It's her new boss, lawyer E. Edward Grey, who will bring her (and us)
some answers. It's his obsessive-compulsive, male-dominant nature that
will reveal to Lee that she's a submissive personality. It takes an
employer who is prone to driving away wives and secretaries with quirky
demands and beyond anal attention to detail to recognize that Lee is
the flip side of his dominant/obsessive personality, and he's soon putting a
stop to her self-destructive habits and enslaving her to his own abusive
predilections.
The discovery starts one day after Grey goes into his usual tirade about
Lee's typing errors, when he tells her to bend over her desk and read aloud
the errant letter. While reading, he stands behind and whacks her in the
glutes. Is this grounds for a good size law suit or what? Perhaps outside
this particular office it would be but, here, the compulsive/dominant-submissive
equation is about to be resolved. This bit of madness goes on long enough
for Lee to realize that she not only likes it, but craves more of his
kinky style of attention. And therein lies the story, the blooming of Lee's
personality and purpose, and the sexual delights and satisfactions that are
to come (pun intended-we're not above prurience when the movie provokes
it).
One source of enjoyment for this exposure to a psychological corner of
society stems from the talents of one interesting actress. Maggie
Gyllenhaal, the real-life sister of the now famous Jake ("The Good Girl"), has been
previously seen in "Riding in Cars with Boys", "Donnie Darko" and "Cecil B.

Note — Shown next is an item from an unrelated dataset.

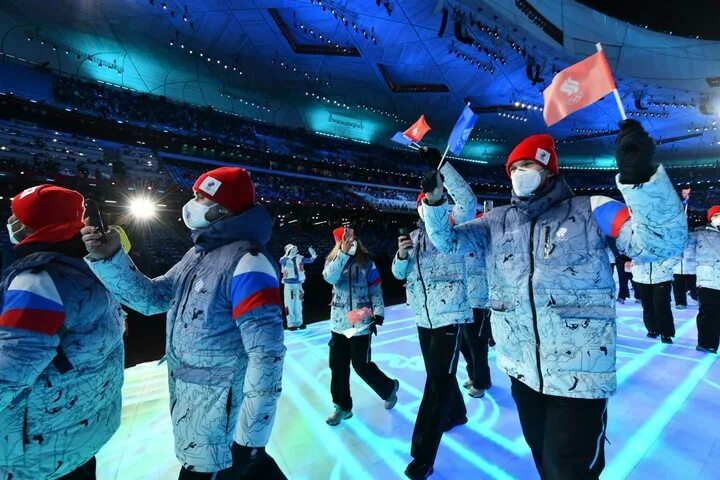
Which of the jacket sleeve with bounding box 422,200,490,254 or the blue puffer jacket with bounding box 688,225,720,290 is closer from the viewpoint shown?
the jacket sleeve with bounding box 422,200,490,254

DeMented". She's got a taste for the nutty, the off-color, the slip stream
of quirk. She knows how to fascinate and amuse you all at once. She turns
from homeliness to comeliness with the elevation of the camera, the darkening
of a fill light, the sudden appearance of character confidence. This lady is
as surprising as she is promising.
Which is not to say that James Spader is anything but in control of every
manifestation of a personality that would seem to be seriously out of
control. His is a law office that gives new meaning to the term,
"violation", all the while etching out a new page in his portfolio of oddball
characters and demonstrating his very considerable acting skills.
The fine cinematography is by Steven Fierberg.

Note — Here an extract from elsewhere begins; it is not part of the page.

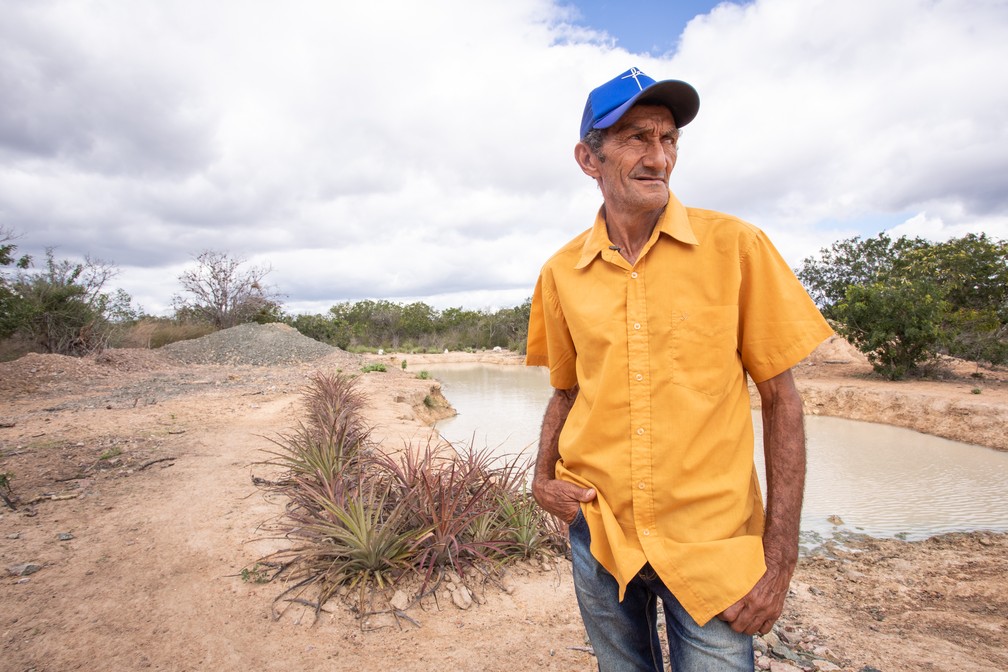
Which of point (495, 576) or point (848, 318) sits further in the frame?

As for the film, from a short story written by Mary Gaitskill, a script by
Erin Cressida and directed by Steven Shainberg, it's as challenging a love
story as we've ever seen. We got frontal nudity, folks. We got
masturbation. We got intercourse. It got behavior so original and beyond
any norm, no one's ever seen it. It'll amuse and titillate you, but it isn't
for everybody, let alone many. It has an integrity to the kinkiness of its
theme that doesn't shake loose. It's just the thing for the festival
circuit, and young boys are going to freak. In short, it's one for the
adventurous to see. But see it to its developmental end. And, you'll get
more out of it if you bring your analyst along with you.